— Я совсем запуталась! Что мне делать? Жизнь то идет, а я одна.

— Ну, вот смотри! — Юна остановилась, заметив мелок, забытый малышом у скамейки. Рядом улыбалось солнышко и приглашали попрыгать по ровным клеткам «классики». Рассматривая рисунки, всегда можно узнать и увидеть больше, чем на них изображено. Солнышко, например, рисовал, скорее всего, мальчик — девчонка бы обязательно придала глазкам симпатичное кокетство, а тут нет — солнце улыбается, но смотрим упрямо и грозно. Несколько дней назад бабушка или няня ребенка показала ему как легко создать приятную картинку и вот он уже натренированный вышел на прогулку с мелком в руке. Да, да — точно! Совсем рядом еще два таких же рисунка.

А классики? Классики чертила уверенная взрослая рука. Мама хотела передать ребенку то прекрасное, что было в ее детстве, но по всей вероятности, ребенок не захотел долго прыгать и ушел давно домой мыть руки и есть борщ.

Юна присела на корточки и смахнула с плеча упавший с березы листик.
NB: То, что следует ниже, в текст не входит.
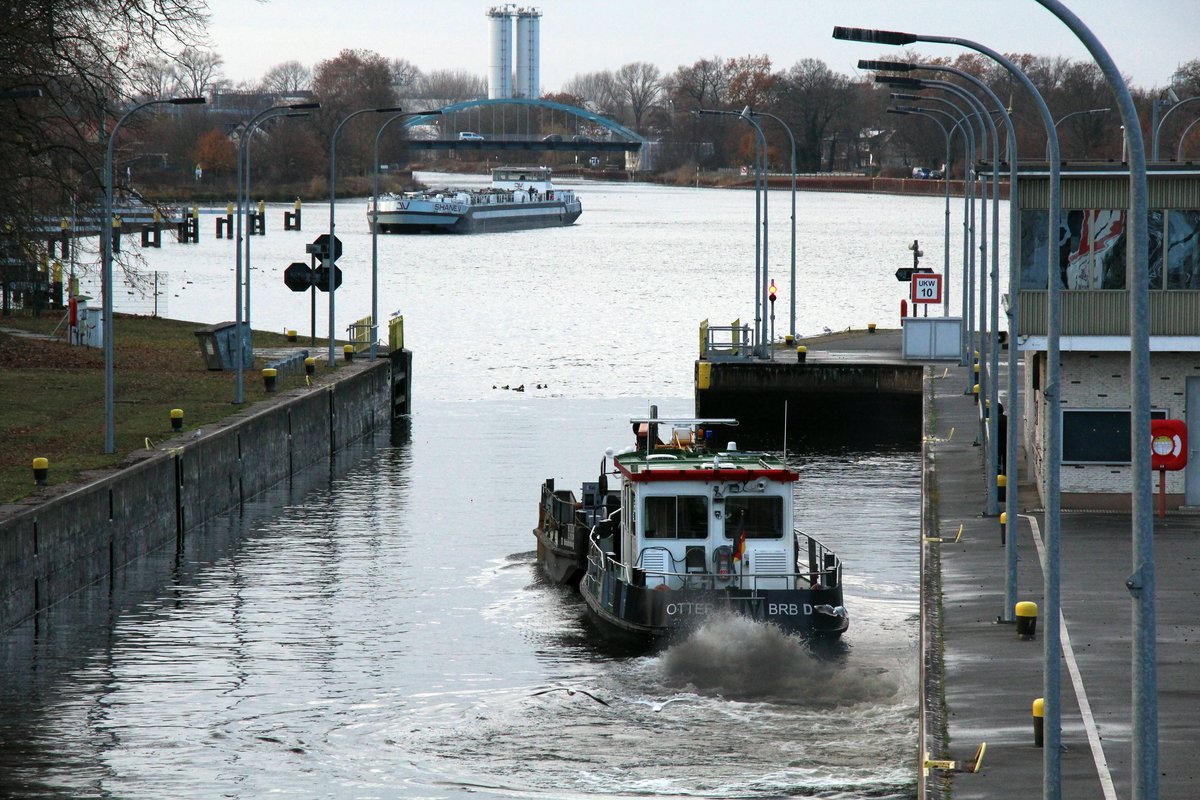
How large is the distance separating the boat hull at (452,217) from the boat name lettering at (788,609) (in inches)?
5817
Узкая юбка приподнялась, и на полной ноге показалась кружевная резинка чулков. Пухлые пальцы подцепили ноготками мелок.

— Вот ты! — Юна хотела нарисовать Ульяну, но подумав, написала «ТЫ». Рисовать людей она не умела. «Ты» получилось хорошо и вдохновило на изображение человека.

— Это он!

Рядом с буквами появился схематический «он».

— Принца своего ты знаешь. Судьба соединяет вас. Синий мячик сам к тебе прискакал. Вот.

Юна нарисовала большую точку и тщательно закрасила ее, не оставляя шансов серому асфальту. За контур вылезла небольшая закорючка, но в целом мячик получился почти идеально.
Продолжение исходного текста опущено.